Mohon tunggu...
AKIHensa
AKIHensa Mohon Tunggu... Penulis - PENSIUNAN sejak tahun 2011 dan pada 4 Mei 2012 menjadi Kompasianer.

KAKEK yang hobi menulis hanya sekedar mengisi hari-hari pensiun bersama cucu sambil melawan pikun.

Selanjutnya

Tutup

Cerpen Pilihan

[Fiksi Kuliner] Kolak Pisang Ibu

9 Juni 2016   15:32 Diperbarui: 9 Juni 2016   20:33 238
+
Laporkan Konten
Laporkan Akun
Kompasiana adalah platform blog. Konten ini menjadi tanggung jawab bloger dan tidak mewakili pandangan redaksi Kompas.
Lihat foto
Foto : Fiksiana Community

Peserta Nomor 22. Hendro Santoso 

Bulan Ramadhan telah tiba. Nuansa yang paling aku rindukan adalah saat berbuka puasa dengan makanan pembuka menu kolak yang lezat. Biasanya Ibu selalu membuat kolak pisang untuk makanan takjil buka puasa. 

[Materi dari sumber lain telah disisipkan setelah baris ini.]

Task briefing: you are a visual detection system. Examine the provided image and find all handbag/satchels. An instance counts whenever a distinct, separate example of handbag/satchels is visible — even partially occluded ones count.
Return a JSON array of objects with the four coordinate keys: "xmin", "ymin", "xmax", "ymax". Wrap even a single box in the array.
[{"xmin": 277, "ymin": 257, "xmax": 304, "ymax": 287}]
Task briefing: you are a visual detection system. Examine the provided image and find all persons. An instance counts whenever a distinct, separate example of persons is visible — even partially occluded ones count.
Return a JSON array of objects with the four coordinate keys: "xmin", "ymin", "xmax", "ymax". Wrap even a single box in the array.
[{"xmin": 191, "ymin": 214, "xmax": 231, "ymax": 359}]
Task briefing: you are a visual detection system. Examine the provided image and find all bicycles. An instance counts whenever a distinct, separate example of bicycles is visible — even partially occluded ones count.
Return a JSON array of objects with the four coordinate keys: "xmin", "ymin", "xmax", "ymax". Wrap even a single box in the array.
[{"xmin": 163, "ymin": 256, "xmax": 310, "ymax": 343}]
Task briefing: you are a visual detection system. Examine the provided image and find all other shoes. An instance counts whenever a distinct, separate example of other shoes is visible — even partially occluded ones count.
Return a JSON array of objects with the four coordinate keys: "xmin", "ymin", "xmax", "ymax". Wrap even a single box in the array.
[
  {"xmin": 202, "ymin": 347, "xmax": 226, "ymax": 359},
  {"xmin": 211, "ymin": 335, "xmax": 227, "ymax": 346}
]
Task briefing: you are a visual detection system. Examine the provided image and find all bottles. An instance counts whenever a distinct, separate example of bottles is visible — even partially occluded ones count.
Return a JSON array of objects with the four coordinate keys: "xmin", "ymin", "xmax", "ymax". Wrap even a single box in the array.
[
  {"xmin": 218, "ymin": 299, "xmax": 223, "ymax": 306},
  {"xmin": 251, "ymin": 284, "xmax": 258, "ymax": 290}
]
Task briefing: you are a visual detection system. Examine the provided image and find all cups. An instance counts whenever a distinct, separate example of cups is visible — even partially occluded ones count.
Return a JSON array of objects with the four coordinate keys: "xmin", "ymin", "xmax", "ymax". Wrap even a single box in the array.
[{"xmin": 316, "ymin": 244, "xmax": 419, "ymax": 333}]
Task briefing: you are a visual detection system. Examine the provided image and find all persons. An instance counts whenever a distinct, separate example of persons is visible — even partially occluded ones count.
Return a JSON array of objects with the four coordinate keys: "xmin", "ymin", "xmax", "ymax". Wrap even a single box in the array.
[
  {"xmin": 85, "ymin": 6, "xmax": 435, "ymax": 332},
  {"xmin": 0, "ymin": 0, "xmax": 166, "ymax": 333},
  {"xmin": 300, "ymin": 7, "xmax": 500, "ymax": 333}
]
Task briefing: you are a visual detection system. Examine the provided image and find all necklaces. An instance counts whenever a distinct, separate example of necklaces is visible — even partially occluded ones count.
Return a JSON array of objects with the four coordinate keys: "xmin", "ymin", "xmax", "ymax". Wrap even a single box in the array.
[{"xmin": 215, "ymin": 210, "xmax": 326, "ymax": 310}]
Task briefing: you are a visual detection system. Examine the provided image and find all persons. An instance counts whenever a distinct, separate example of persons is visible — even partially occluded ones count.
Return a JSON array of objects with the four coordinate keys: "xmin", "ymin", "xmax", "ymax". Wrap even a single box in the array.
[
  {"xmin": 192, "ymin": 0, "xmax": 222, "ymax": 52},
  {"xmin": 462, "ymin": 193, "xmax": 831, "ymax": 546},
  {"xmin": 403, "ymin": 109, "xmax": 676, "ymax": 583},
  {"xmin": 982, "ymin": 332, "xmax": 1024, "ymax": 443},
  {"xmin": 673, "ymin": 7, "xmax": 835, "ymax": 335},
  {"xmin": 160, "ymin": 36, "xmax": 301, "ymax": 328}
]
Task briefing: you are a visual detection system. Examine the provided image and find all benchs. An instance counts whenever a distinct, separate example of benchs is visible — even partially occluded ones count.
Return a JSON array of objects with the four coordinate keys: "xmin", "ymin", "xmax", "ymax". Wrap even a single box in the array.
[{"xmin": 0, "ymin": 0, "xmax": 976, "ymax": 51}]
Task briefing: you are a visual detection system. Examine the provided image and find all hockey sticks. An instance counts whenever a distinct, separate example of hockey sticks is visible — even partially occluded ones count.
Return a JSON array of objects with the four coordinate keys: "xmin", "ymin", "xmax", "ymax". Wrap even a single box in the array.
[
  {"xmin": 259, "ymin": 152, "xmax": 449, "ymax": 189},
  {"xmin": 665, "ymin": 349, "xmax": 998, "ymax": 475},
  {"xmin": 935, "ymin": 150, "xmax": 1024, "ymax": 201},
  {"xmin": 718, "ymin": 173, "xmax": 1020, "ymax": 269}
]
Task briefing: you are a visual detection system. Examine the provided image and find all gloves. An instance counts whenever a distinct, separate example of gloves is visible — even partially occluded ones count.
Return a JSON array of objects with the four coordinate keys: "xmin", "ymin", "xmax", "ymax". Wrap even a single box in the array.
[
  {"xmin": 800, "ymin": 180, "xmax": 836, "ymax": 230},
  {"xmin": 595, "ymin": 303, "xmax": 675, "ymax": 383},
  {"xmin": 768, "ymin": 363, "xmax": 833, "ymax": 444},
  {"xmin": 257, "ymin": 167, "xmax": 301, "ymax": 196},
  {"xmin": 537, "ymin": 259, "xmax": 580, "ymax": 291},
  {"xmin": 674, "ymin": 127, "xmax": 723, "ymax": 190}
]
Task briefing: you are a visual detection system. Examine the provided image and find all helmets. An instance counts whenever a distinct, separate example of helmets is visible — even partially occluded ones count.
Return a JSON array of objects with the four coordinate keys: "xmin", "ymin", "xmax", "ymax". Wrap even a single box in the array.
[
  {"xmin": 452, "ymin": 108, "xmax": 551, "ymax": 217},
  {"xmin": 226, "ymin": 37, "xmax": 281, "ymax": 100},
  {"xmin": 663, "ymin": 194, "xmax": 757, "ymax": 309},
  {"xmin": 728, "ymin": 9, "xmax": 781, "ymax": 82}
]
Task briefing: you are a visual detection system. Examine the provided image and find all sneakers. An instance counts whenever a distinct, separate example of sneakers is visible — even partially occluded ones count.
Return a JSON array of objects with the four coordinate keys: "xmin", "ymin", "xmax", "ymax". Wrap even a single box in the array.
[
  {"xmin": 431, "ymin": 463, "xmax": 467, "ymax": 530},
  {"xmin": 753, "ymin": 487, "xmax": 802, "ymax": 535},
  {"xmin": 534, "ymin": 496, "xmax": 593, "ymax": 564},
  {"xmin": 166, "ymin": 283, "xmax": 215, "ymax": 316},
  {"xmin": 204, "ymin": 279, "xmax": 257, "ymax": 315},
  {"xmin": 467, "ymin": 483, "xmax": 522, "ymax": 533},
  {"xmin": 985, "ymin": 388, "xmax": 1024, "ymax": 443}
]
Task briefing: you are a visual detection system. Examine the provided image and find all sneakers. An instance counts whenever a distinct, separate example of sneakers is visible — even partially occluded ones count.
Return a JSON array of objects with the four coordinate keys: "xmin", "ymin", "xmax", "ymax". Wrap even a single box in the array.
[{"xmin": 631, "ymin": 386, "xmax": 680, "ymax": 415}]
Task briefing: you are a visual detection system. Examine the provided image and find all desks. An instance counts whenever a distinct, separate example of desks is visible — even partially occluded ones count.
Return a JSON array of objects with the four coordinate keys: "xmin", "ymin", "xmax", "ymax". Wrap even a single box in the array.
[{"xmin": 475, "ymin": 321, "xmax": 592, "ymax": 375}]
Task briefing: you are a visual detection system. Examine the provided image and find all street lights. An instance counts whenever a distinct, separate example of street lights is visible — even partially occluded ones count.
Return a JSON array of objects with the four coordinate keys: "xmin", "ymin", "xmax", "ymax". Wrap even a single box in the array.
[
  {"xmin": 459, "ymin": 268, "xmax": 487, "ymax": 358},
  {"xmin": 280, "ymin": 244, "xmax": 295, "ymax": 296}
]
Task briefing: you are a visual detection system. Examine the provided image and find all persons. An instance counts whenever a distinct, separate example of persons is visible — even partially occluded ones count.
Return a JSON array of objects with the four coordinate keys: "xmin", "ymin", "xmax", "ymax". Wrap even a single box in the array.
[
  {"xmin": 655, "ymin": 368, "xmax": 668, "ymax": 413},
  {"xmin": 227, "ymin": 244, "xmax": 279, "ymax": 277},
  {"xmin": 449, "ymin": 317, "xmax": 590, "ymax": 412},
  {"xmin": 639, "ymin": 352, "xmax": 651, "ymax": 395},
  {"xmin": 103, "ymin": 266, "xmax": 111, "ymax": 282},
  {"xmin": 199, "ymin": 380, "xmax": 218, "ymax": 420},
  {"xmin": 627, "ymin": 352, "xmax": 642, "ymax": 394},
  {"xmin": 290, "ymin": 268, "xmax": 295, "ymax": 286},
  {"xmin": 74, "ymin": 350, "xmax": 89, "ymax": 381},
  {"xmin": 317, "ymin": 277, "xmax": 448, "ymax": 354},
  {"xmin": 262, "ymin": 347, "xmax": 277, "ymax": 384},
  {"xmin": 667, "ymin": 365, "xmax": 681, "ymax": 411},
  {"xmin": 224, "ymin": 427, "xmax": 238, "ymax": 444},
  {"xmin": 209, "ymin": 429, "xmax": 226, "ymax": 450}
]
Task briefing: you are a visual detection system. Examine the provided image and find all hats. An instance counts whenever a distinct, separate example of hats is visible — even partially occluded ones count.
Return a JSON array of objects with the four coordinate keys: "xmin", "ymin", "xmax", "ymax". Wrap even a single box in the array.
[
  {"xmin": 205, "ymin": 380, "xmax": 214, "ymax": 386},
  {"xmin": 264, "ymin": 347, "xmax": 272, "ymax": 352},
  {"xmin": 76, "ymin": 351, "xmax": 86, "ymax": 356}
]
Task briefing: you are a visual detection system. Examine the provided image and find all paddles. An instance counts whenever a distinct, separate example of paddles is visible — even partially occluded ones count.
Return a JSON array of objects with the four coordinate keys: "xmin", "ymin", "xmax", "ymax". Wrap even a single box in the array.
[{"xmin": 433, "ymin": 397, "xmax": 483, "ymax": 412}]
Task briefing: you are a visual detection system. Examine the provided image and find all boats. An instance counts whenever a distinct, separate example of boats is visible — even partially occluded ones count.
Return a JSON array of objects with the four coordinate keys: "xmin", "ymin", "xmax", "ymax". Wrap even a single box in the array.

Secangkir kopi dan semangkuk kolak pisang sudah siap santap dihidangkan di atas meja. Waktu Maghrib masih 15 menit lagi sementara acara Televisi sore itu sedang menayangkan Kultum atau Kuliah Tujuh Menit yaitu ceramah agama yang durasinya cukup 7 menit. Biasanya hanya membahas satu topik sebuah hadis atau ayat Al-Quran. 

Terdengar suara Ibuku memanggil agar aku tidak lupa mengambil air wudhu agar selesai buka puasa dengan takjil kolak pisangnya bisa langsung sholat Maghrib berjamaah.

"Iya Bu sudah mengambil air wudhu"kataku.

"Kolak ini memakai gula merah dan santan kelapa jauh lebih enak dan gurih" kata Ibu.

"Iya Bu memang sudah kelihatan rasanya pasti lezat" kataku sambil memegang mangkuk berisi kolak itu.

"Huss jangan di sentuh dulu bedug Maghrib belum berbunyi!" kata Ibuku mengingatkan. Aku hanya tertawa sambil kembali meletakkan mangkuk berisi kolak itu. 

"Sabda Nabi kalau kita mau berbuka puasa mulailah dengan makanan yang mengandung rasa manis!" kembali suara Ibuku. 

"Iya Bu. Zaman Nabi dulu memakan buah kurma untuk buka puasanya karena waktu itu tidak ada kolak pisang ya" kataku bercanda.

"Bukan begitu. Buah kurma juga mengandung gula yang dapat mengembalikan tenaga kita setelah berpuasa seharian. Begitu pula kolak pisang banyak mengandung gula sama seperti buah kurma"kata Ibu menjelaskan dengan serius. 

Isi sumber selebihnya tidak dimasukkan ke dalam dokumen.